• _Extract to read_
--- START ---

What Does the Average Stoner Look Like?
We’ve been sold the idea of the average stoner being a unmotivated, semen covered loser who still lives in his mother’s basement. Or, the dimwitted chick that spaces out over everything. The Stoner stereotype is also typically aged between sixteen and twenty-five, echoing that it’s a “youthful endeavor”.
However, this image that we have of a stoner is absolutely wrong. In fact, most “stoners” today would like to distance themselves from that idea of a cannabis consumer.
Today, the average stoner is nothing like you would imagine. A recent survey from Miner & Co found after interviewing 800 cannabis consumers from the age 21 – 55, that the actual image of a stoner is much different than you would imagine.
The Modern Stoner Profile Revealed!
Miner & Co compiled the data and came out with the following consumer report.
- On Average a Stoner is 35 Years Old
- 86% of them all Employed Full Time
- 77% of them make more than $ 75k
- Half Consumes for both Medical and Recreational Purposes
- 94% of Consumers smoke weed at least once a week
- 36% of them smoke daily
- 9 in 10 professionals described themselves as Active, Passionate, Open-Minded, Present, Engaged, Relaxed
As you can see, the image of stoner is radically different as portrayed by anti-cannabis campaigns. Furthermore, most of these “stoners” believe that perpetuating the negative stereotype instilled by government propaganda is currently stifling the legalization process.
Additionally, 4 in 5 stoners are more likely to watch a show that positively portrays cannabis. Shows like Disjointed doesn’t mesh well with the average stoner. 72% of the sample group claimed that too many TV shows portray stoners as silly and forgetful.
76% said that cannabis should be portrayed in the similar fashion as having a cocktail, drinking beer or wine. This is because 7 in 10 stoners found that a positive portrayal in a TV show about cannabis allowed them to be more comfortable discussing their own experiences with cannabis.
Finally, 85% of stoners believe that shows should speak out against cannabis prosecution since 72% of them say cannabis on TV influences legislation.
This doesn’t seem like the typical stoner we are used to seeing on TV. This sounds to me like straight-thinking, hardworking individuals that just so happen to use cannabis as a method of medication or relaxation.
Why it’s necessary to redefine the Stoner
I know some of you are sitting there saying, “Stoner is a negative word!” Well, stoner simply refers to someone who is smoking weed. The connotation surrounding the negative stereotype has simply been engrained into the subconscious of the world.

--- END ---

• _Data extract_
--- START ---

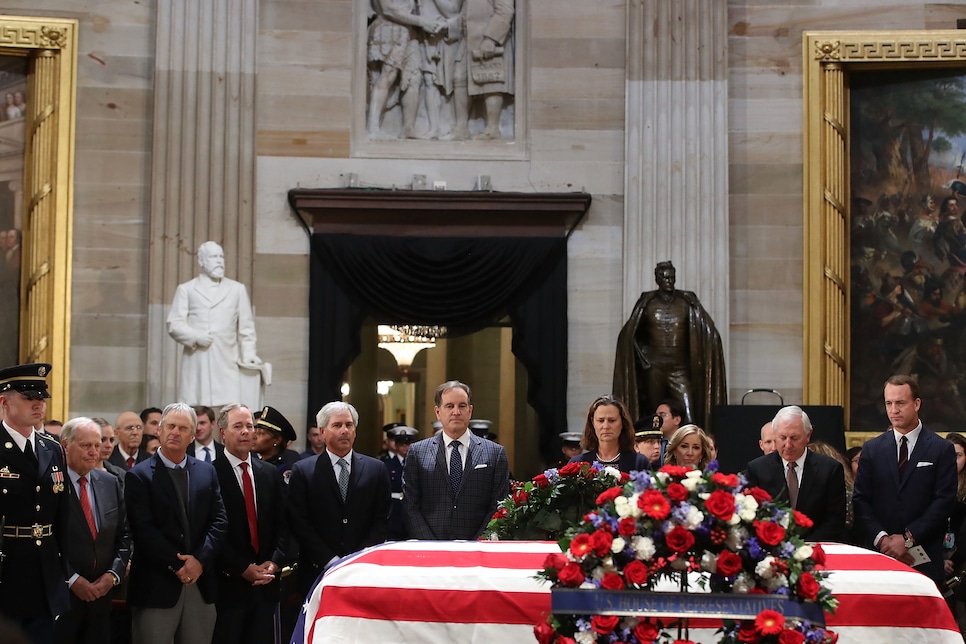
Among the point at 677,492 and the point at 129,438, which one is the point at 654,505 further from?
the point at 129,438

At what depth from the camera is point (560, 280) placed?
45.5 feet

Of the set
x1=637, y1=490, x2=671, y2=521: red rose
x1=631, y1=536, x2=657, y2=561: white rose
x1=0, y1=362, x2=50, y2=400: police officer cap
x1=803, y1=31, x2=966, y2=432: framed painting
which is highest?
x1=803, y1=31, x2=966, y2=432: framed painting

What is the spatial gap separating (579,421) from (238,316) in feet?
12.1

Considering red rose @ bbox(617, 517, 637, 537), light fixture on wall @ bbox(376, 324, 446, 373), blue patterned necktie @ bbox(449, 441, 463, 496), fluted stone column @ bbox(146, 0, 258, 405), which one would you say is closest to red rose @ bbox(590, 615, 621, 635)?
red rose @ bbox(617, 517, 637, 537)

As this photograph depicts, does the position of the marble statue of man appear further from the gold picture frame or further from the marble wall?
the gold picture frame

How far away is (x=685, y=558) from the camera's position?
14.7 feet

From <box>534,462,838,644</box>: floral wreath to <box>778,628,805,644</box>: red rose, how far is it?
11 mm

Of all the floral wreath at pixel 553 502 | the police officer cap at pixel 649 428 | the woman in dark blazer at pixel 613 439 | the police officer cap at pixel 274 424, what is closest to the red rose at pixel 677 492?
the floral wreath at pixel 553 502

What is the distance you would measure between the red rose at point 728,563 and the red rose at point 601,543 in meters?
0.36

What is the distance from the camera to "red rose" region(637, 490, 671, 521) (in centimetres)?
447

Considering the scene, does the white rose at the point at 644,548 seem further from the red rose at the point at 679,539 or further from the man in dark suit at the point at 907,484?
the man in dark suit at the point at 907,484

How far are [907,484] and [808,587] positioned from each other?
3303 mm

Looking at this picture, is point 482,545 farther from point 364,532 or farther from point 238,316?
point 238,316

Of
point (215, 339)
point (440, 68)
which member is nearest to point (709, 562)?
point (215, 339)
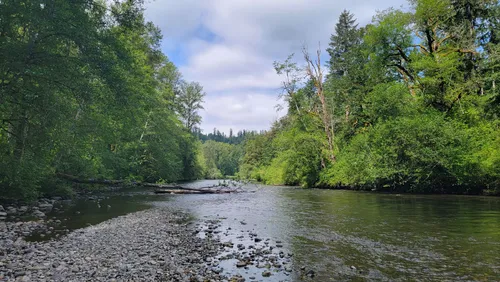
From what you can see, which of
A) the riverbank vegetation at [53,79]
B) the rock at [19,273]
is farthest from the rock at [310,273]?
the riverbank vegetation at [53,79]

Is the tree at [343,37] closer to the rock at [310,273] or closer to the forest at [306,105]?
the forest at [306,105]

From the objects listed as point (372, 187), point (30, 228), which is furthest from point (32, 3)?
point (372, 187)

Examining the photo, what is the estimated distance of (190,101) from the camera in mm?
58344

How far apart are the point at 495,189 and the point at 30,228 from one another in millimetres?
26287

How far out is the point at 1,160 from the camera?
44.3 feet

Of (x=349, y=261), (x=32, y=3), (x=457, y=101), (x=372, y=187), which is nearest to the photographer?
(x=349, y=261)

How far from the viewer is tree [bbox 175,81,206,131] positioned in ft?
189

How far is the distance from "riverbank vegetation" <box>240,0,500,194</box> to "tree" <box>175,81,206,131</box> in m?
24.4

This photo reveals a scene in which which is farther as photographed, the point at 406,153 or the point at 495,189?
the point at 406,153

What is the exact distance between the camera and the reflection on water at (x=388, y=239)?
625 cm

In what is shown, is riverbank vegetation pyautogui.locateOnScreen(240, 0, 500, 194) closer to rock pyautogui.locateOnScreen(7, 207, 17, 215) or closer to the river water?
the river water

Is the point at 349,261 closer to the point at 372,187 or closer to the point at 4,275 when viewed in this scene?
the point at 4,275

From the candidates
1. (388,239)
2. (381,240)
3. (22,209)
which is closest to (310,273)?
(381,240)

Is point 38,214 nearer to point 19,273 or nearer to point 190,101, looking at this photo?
point 19,273
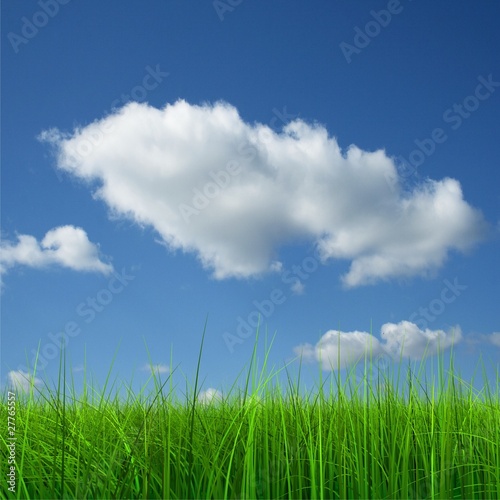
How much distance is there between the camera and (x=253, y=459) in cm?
309

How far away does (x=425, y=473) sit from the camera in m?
3.30

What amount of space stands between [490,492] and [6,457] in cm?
276

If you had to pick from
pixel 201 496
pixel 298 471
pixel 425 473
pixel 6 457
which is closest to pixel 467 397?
pixel 425 473

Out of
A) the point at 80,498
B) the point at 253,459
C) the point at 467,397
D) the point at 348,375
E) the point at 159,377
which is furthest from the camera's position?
the point at 467,397

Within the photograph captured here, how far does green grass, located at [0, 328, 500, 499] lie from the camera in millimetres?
2920

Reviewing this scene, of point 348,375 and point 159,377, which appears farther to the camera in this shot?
point 348,375

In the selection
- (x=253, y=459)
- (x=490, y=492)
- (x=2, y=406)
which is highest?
(x=2, y=406)

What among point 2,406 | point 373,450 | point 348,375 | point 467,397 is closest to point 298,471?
point 373,450

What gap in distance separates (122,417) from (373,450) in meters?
1.78

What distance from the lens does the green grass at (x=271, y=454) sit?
9.58 feet

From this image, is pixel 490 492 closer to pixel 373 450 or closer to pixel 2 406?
pixel 373 450

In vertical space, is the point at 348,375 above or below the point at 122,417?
above

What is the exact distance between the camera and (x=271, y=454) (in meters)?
3.34

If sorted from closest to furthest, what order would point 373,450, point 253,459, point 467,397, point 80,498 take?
point 80,498, point 253,459, point 373,450, point 467,397
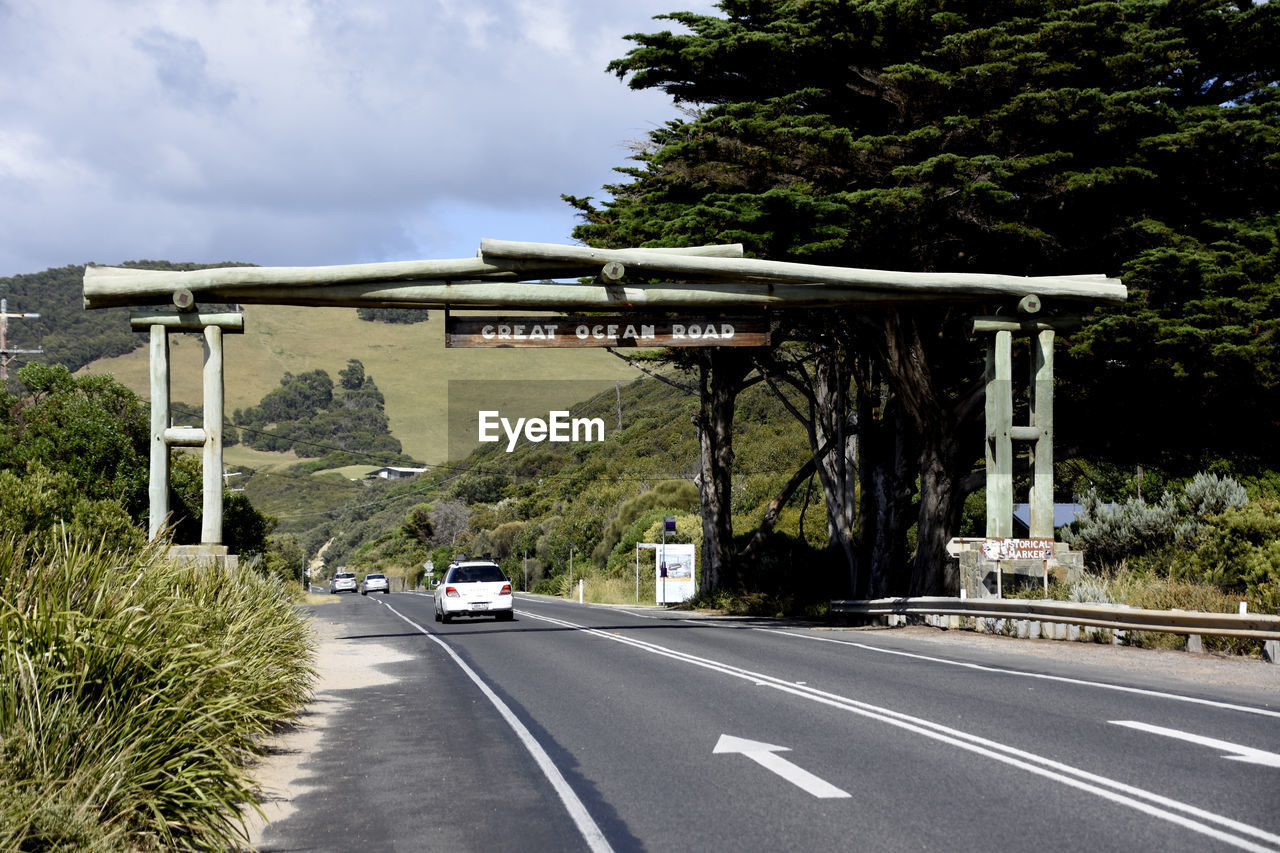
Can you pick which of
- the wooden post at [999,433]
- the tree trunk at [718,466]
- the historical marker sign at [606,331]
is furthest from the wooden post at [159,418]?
the tree trunk at [718,466]

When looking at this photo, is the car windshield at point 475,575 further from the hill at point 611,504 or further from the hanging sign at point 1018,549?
the hanging sign at point 1018,549

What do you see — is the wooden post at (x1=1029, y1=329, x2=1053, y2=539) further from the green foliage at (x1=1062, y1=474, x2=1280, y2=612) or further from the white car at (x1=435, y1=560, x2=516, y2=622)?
the white car at (x1=435, y1=560, x2=516, y2=622)

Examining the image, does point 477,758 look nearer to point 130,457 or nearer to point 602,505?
point 130,457

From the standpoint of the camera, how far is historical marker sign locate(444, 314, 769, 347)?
19.3 meters

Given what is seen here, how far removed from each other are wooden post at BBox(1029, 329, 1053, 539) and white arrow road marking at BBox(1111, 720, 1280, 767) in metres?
11.4

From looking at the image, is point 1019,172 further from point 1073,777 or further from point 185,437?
point 1073,777

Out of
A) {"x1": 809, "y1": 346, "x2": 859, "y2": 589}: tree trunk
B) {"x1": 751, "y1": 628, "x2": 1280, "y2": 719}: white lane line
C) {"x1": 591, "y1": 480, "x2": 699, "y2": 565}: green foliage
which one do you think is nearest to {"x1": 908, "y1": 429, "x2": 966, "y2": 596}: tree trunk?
{"x1": 809, "y1": 346, "x2": 859, "y2": 589}: tree trunk

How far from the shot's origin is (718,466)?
37.0m

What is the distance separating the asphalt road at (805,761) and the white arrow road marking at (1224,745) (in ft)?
0.11

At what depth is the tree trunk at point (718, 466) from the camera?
1435 inches

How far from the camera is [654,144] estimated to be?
2870 cm

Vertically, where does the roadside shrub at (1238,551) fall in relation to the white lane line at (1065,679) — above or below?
above

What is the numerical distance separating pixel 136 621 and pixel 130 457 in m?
34.9

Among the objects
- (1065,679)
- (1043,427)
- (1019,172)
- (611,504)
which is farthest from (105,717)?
(611,504)
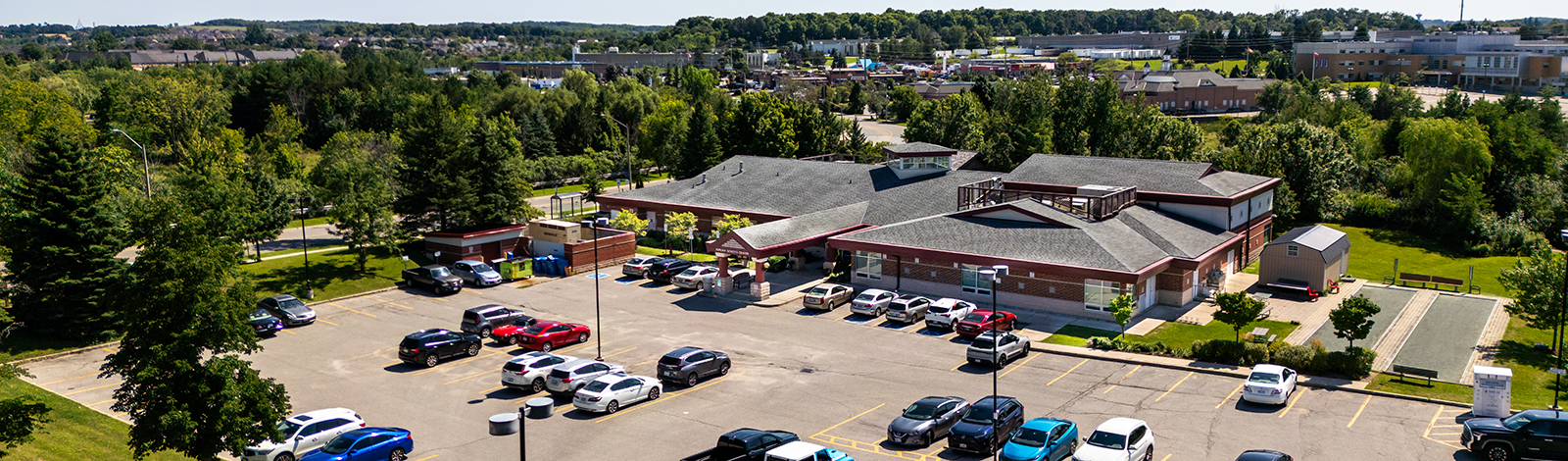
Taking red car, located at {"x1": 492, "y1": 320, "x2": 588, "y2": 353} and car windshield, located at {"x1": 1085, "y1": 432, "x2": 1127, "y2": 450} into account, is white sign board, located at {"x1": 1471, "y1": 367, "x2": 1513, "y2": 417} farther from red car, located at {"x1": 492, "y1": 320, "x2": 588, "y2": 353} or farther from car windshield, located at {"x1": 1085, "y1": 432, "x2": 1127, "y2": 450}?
red car, located at {"x1": 492, "y1": 320, "x2": 588, "y2": 353}

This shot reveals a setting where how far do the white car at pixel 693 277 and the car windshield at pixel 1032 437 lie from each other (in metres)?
26.9

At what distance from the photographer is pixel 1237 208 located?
56719 millimetres

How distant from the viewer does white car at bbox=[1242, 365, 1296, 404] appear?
3278 cm

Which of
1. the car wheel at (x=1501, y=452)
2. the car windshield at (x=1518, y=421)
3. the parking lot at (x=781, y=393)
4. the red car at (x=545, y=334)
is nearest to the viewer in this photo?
the car wheel at (x=1501, y=452)

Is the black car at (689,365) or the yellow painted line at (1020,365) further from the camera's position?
the yellow painted line at (1020,365)

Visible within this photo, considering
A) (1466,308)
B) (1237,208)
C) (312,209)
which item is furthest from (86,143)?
(1466,308)

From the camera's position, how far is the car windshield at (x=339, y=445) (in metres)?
27.6

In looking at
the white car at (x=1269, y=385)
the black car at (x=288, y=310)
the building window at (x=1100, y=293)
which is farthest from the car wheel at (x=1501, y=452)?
the black car at (x=288, y=310)

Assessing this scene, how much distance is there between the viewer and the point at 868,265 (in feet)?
175

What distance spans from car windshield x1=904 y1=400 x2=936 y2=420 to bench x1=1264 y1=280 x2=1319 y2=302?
1135 inches

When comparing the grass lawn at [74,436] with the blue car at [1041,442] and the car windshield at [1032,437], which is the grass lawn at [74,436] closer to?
the blue car at [1041,442]

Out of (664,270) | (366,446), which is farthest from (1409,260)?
(366,446)

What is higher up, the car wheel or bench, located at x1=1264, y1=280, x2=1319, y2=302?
the car wheel

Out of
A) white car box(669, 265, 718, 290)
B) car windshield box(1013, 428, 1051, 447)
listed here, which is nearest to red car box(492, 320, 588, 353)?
white car box(669, 265, 718, 290)
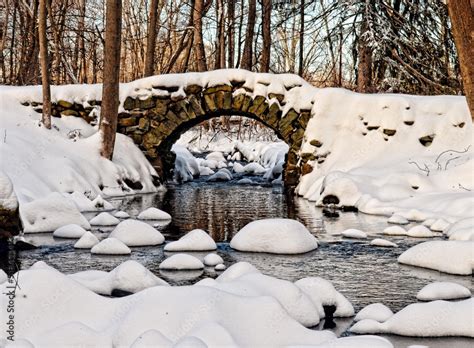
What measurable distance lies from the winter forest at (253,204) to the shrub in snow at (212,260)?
0.08 feet

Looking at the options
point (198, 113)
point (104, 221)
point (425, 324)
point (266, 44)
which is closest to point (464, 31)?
point (425, 324)

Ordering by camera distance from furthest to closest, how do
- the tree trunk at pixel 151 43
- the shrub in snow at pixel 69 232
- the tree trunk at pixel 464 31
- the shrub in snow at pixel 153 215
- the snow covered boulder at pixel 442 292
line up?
the tree trunk at pixel 151 43, the shrub in snow at pixel 153 215, the shrub in snow at pixel 69 232, the tree trunk at pixel 464 31, the snow covered boulder at pixel 442 292

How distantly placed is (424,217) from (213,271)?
4.28 m

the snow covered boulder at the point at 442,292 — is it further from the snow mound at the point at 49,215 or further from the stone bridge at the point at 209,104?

--- END ---

• _Tasks for this exercise_
A. Summarize the article on the average stoner in two sentences.
B. Repeat the stretch of the article on the average stoner from "Today, the average" through "than you would imagine.".
C. Pick up the article on the average stoner after its final sentence and write the next part.

• _Written answers_
A. The article argues that the common image of the stoner as an unmotivated young loser is wrong, citing a Miner & Co survey of 800 cannabis consumers aged 21 to 55 that found the average consumer is 35, with 86% employed full time and 77% earning more than $75k. Most of those surveyed want cannabis shown on TV in the same way as having a cocktail or drinking beer or wine, and 72% say cannabis on TV influences legislation.

B.
Today, the average stoner is nothing like you would imagine. A recent survey from Miner & Co found after interviewing 800 cannabis consumers from the age 21 – 55, that the actual image of a stoner is much different than you would imagine.

C.
Reclaiming the word for stonerkind everywhere is important. Stoner is a word that despite the media’s negative portrayal, helped form the subgroup of cannabis consumers who weren’t afraid to be open about their cannabis use.
These are the same people that are 35 years old, have steady jobs and are generally satisfied with their life choices.
It’s okay to be a stoner. I’m a stoner. A person who smokes cannabis. I’m also a person who created my own source of income, am not dependent to any company or boss and control my own schedule. I could sell all my shit today, reduce my belongings to a backpack and travel the world and would still be able to generate income as long as I have a connection to the internet.
Hell, even taking me off the grid won’t stop me. Stoners are resourceful. Cannabis is simply something they choose to consume.
Of course, you’ve got stereotypical stoners in the world. They do exist. But the majority of us are hardworking individuals, taxpayers and parents. We’re doctors and teachers, lawyers and creatives. We help make the music you enjoy and write the scripts to the movies you love. We are the computer engineers that put up your firewalls and the Chefs that delight your pallet.
It’s important to make these positive connections to the word: Stoner. To reclaim it from the clutches of prohibition.
For those ready to wear the mantle of stoner, to come out of their cannabis closet…we welcome you. There are millions of us and as the data suggests…we’re doing well. In fact, in Colorado and California they found that those who smoked weed tended to keep their jobs longer than those who don’t. Of course, statistics are not facts but merely indicators, it still shows us that cannabis consumers are not what we were made out to be.
To be a stoner is to be proud of who you are. To remove the shame from your consumption habits and engaging the world head on. Whether people might judge you or not is their problem, as long as your life satisfaction is pristine…you keep on toking you stoner!
Finally, being called stoner is no longer a “bad thing.”